Author Newsletters. Just another part of writing.

These days, authors don’t merely write books, they also have newsletters. Do you need one? If you are scrambling to finish a manuscript, edit another one, and promote yet a third, you may think, NO. Not another obligation. But a newsletter can be both useful and fun. It goes directly to ‘your people’. Your top readers. They want to hear from you! So stop procrastinating and write one. DON’T think of it as an email. Think of it as communicating. A few basics: Use a mail service such as Mail Chimp. This will keep your list clean, and perform the due-diligence required by law for unsubscribe options. Don’t get hung up on the term Newsletter. Think of it as a personal message. This will also inform the content. Prepare for writer’s block when the cursor hits the page. This isn’t fiction. Your heroine isn’t going to speak and take over the story and get you to the end of the newsletter, ahem, personal message. It’s all YOU! Take a moment and think about what’s on YOUR mind right now. Are you preparing to launch the next book, recovering from a launch, starting the next installment in a series? Have you read a bunch of great books, attended a conference where you met hundreds of readers, taken a trip to research your work?

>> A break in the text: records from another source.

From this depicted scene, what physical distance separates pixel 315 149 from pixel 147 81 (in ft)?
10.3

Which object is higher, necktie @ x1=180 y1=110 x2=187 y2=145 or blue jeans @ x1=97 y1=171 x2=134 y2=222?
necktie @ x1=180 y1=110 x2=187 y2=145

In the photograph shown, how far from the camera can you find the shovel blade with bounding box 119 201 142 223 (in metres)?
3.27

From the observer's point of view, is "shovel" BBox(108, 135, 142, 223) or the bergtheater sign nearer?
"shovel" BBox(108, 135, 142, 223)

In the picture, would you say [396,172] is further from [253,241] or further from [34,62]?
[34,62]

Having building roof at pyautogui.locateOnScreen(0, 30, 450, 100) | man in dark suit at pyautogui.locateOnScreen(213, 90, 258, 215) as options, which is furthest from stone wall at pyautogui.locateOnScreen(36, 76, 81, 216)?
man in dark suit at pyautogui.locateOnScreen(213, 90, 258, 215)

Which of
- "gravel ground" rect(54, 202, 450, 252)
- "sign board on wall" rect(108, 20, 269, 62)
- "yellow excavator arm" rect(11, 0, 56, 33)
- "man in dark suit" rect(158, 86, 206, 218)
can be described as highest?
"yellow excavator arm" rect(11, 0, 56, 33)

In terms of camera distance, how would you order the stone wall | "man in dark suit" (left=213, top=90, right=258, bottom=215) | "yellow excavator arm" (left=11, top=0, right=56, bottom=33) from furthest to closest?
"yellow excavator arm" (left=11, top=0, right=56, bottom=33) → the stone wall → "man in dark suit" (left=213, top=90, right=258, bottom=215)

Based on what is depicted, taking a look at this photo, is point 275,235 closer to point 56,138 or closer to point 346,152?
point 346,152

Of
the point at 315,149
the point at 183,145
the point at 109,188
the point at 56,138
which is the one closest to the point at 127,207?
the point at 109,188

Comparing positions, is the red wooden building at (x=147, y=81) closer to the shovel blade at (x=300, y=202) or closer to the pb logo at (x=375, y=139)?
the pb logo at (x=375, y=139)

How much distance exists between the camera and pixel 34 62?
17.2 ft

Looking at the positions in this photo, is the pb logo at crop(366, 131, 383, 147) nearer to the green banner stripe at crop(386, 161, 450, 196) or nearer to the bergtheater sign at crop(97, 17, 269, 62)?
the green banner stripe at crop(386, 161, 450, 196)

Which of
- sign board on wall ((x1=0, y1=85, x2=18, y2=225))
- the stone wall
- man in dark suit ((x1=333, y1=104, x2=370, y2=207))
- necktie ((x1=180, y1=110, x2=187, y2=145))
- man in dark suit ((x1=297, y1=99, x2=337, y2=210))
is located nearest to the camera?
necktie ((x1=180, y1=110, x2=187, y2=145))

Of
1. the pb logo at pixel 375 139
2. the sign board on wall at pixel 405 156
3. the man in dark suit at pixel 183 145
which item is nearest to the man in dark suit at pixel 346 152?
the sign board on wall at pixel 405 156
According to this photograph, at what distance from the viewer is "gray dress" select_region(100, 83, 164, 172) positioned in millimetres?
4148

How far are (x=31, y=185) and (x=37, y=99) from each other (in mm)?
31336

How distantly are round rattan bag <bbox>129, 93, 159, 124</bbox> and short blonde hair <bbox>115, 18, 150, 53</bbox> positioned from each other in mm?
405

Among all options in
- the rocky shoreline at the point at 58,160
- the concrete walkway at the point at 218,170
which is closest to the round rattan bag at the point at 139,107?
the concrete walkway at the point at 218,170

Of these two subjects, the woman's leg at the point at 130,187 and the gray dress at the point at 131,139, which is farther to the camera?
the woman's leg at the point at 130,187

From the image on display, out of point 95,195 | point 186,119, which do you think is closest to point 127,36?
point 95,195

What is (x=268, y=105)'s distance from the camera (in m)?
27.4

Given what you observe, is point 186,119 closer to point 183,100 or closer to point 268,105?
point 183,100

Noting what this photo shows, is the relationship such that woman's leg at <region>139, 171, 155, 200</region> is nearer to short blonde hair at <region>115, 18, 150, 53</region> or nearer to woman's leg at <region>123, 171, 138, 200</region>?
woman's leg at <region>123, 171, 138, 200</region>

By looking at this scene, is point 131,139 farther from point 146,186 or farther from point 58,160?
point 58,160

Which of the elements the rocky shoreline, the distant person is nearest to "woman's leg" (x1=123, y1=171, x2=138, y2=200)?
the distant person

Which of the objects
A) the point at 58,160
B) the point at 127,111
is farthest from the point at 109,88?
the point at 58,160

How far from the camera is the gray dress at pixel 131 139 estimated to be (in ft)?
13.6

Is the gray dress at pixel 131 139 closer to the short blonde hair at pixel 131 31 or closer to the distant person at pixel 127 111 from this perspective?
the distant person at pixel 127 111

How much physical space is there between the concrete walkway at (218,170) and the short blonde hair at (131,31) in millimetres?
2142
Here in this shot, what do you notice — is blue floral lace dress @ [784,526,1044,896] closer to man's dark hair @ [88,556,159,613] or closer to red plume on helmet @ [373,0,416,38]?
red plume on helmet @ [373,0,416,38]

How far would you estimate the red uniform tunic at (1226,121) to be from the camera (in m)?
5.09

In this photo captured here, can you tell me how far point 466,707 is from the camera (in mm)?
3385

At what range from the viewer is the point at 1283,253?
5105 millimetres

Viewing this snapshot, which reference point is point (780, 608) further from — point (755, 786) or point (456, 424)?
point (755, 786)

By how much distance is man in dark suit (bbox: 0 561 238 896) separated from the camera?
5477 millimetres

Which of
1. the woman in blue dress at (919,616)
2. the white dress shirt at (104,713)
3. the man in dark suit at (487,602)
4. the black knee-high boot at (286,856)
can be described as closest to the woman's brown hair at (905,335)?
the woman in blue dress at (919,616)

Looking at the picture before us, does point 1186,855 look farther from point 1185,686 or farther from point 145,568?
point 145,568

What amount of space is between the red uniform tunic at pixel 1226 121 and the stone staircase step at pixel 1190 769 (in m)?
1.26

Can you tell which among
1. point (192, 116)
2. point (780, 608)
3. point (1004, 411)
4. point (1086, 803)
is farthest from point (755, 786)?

What’s going on in your life that informs your work? Are you cooking recipes from a 100-year-old cookbook because you’re thinking about an Edwardian mystery, or digging holes for trees because you are trying to take a mental break from writing? Tell your readers about it! What would you write to a best friend who lives too far away to see in person? Now take out the really personal bits (you know which ones they are) and leave the tone and remainder of the content in. A handy formula: Why are you writing in the first place? What does your audience need? That equals your ideal content. (Hint: you are likely targeting readers, not writers. Even writers are opening Lee Child or Louise Penny’s newsletters as readers.) Frequency? No easy answer here. Too much and you are spammable even to people who want to like you. Too infrequently, they forget who you are and the email scrolls by unread. We are back to the formula. Why are you writing in the first place? What does your audience need? That equals your ideal frequency. Give it a try. You can always adjust, improve and if necessary pause and start all over! Either way, stay in touch with readers. They are your tribe. Stay connected.